Naturally, such assertions didn't please the meat industry—and the fact that they were backed up by dozens of peer-reviewed science papers no doubt only sharpened the sting. In the trade paper National Hog Farmer, a National Pork Producers Council official lashed out. Perhaps lacking factual ammunition, the official resorted to an attack on the researchers' credentials:
"We find it very disappointing that a research assistant at a university, who is not an Agricultural Research Service scientist, can develop and post such a review without it going through an agency or peer review process."Well, the pork producers can rest a bit easier. The researcher, Dharmarha, has been silenced. Not only has her report been erased from the USDA site, but she has been forbidden to talk to media. I reached her by phone Thursday. She told me that she didn't know why the report had been taken down, and that she could make no further comment. She referred me to her superior, Tara Smith of the USDA's National Agriculture Library. Smith has yet to return calls or emails.

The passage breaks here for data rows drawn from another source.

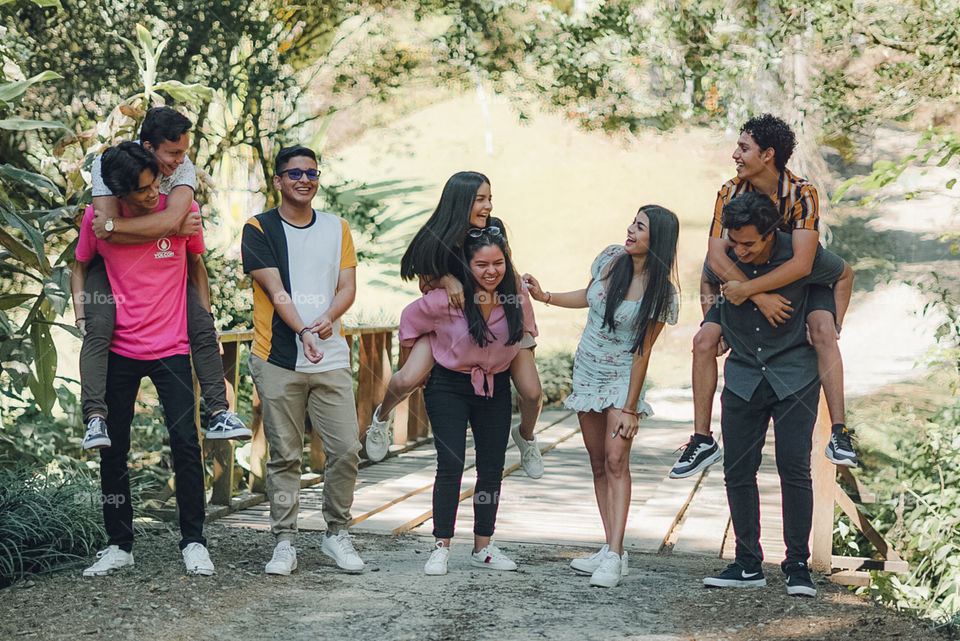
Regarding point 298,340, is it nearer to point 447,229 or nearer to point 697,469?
point 447,229

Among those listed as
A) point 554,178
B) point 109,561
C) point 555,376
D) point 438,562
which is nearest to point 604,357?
point 438,562

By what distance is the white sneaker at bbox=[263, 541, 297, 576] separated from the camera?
392 cm

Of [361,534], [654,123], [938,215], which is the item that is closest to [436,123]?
[938,215]

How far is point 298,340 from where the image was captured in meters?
3.90

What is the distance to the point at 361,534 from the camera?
4840 mm

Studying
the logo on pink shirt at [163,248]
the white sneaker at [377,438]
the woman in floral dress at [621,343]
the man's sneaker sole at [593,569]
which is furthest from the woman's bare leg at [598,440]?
the logo on pink shirt at [163,248]

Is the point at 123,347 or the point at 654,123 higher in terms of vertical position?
the point at 654,123

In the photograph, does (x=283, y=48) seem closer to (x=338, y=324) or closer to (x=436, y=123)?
(x=338, y=324)

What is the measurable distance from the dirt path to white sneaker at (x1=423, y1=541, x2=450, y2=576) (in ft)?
0.14

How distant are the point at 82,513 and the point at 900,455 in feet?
19.7

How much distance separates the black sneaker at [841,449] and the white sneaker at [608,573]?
0.90 m

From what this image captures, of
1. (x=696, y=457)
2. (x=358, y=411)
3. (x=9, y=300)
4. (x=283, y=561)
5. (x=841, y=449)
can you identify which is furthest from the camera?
(x=358, y=411)

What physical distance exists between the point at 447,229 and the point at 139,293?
1155 millimetres

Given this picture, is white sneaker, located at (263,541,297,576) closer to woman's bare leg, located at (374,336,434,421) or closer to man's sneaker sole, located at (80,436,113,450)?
Answer: woman's bare leg, located at (374,336,434,421)
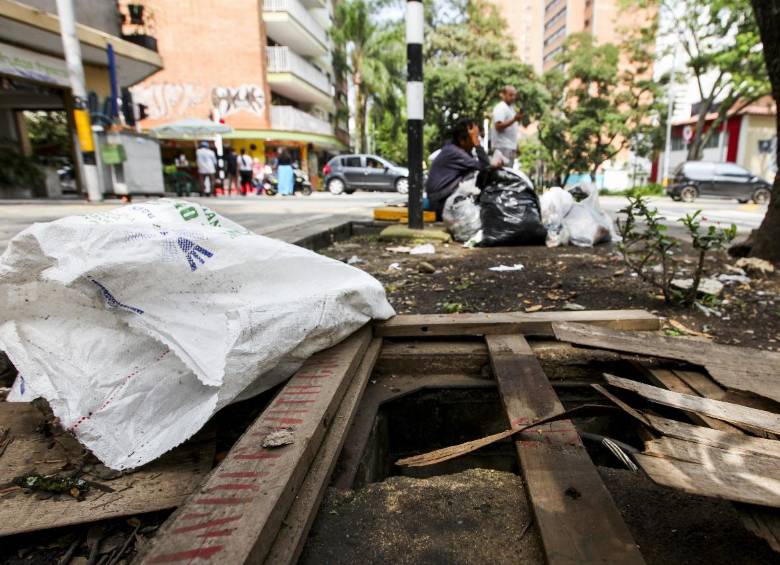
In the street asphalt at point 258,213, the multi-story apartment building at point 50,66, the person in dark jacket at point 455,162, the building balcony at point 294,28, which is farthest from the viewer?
the building balcony at point 294,28

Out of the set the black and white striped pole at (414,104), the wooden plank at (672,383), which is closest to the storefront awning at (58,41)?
the black and white striped pole at (414,104)

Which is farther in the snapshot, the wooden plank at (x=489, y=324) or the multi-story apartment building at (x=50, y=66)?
the multi-story apartment building at (x=50, y=66)

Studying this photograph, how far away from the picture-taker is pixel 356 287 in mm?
1764

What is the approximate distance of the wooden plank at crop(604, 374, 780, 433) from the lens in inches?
48.4

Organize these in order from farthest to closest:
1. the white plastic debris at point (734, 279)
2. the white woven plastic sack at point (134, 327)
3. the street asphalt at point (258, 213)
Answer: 1. the street asphalt at point (258, 213)
2. the white plastic debris at point (734, 279)
3. the white woven plastic sack at point (134, 327)

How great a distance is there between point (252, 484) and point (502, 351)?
1138 mm

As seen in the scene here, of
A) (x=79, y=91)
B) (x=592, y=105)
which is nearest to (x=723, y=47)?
(x=592, y=105)

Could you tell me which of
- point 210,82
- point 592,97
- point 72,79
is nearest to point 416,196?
point 72,79

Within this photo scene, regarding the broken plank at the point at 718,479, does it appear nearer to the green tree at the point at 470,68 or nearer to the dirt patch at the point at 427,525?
the dirt patch at the point at 427,525

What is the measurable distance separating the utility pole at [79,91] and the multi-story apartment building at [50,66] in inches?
32.0

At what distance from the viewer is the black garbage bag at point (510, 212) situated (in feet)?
14.9

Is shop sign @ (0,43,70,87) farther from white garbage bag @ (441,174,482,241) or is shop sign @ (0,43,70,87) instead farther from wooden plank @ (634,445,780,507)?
wooden plank @ (634,445,780,507)

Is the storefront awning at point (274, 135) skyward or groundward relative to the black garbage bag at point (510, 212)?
skyward

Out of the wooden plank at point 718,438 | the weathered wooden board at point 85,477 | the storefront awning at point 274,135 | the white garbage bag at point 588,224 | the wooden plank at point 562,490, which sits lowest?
the weathered wooden board at point 85,477
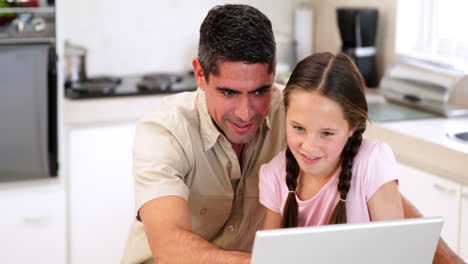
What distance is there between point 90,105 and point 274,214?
1.73m

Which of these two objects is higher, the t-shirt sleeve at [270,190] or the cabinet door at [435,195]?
the t-shirt sleeve at [270,190]

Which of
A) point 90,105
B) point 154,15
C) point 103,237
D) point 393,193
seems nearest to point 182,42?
point 154,15

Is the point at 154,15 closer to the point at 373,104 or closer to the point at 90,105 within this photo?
the point at 90,105

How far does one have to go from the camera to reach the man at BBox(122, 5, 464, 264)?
1532mm

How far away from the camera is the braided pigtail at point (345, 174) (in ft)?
4.91

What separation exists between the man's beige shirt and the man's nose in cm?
19

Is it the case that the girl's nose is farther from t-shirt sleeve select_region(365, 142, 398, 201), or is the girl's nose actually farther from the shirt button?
the shirt button

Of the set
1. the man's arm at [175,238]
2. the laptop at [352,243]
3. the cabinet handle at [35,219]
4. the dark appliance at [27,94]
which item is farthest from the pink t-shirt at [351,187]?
the cabinet handle at [35,219]

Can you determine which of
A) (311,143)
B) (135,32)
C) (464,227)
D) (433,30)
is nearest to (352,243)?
(311,143)

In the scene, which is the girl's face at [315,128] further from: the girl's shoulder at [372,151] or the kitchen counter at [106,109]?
the kitchen counter at [106,109]

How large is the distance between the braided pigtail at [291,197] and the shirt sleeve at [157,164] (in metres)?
0.25

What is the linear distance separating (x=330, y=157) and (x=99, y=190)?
6.29 ft

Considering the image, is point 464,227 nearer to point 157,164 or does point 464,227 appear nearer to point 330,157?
point 330,157

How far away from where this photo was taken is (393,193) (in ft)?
4.83
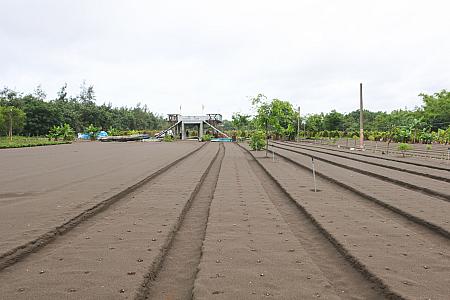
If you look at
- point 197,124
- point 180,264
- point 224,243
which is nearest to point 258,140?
point 224,243

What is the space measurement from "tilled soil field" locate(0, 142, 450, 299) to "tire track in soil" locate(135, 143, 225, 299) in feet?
0.08

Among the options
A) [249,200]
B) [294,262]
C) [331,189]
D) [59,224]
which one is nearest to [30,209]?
[59,224]

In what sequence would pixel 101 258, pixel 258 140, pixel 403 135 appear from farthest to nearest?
pixel 403 135
pixel 258 140
pixel 101 258

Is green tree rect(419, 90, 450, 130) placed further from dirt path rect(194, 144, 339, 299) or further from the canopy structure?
dirt path rect(194, 144, 339, 299)

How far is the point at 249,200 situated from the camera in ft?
32.0

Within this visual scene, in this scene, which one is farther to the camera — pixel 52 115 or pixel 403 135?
pixel 52 115

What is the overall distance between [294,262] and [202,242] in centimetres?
172

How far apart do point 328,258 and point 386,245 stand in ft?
3.26

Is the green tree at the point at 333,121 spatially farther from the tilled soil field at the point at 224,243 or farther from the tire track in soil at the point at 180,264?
the tire track in soil at the point at 180,264

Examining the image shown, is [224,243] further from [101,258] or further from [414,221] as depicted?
[414,221]

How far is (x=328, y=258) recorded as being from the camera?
220 inches

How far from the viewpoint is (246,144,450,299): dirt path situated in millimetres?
4320

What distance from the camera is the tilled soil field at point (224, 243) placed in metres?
4.33

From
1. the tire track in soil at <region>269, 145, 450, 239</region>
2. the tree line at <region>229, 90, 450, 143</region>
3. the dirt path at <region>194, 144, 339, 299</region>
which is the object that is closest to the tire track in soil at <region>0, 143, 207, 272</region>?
the dirt path at <region>194, 144, 339, 299</region>
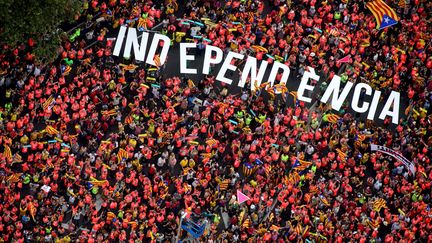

But Dharmarha's report remains available, due to the the miracle of Google search's cache and the diligence of the Union of Concerned Scientists' staff, and what it's telling us is disturbing: In addition to mountains of cheap product, the food industry is churning out a major public-health menace. And instead of informing the public about it, the USDA seems intent to keep it on the down-low. Justin Tatham of the Union of Concerned Scientists, who has been observing the drama since it started in June, put it to me like this: "As a science-based group, we're concerned about how the USDA is withholding this information from the public."
For me, what's even more disturbing is that government regulators know that serious trouble is brewing from antibiotic abuse on factory farms and seem incapable of acting to stop it.
Dharmarha's heresies are not the first time a government-associated person has bluntly held forth on the topic. In 2009, Josh Sharfstein, then deputy commissioner of the FDA, delivered damning testimony before the US House of Representatives. He opined that routine use of antibiotics on farm animals should be severely restricted—banned outright for non-medical uses like growth promotion and used only "under the supervision of a veterinarian" to treat sicknesses.
But by January of this year, Sharfstein had resigned from his post. The FDA maintains its official stance that antibiotics should be used "judiciously" on factory farms, and it leaves it to the industry to define what that means.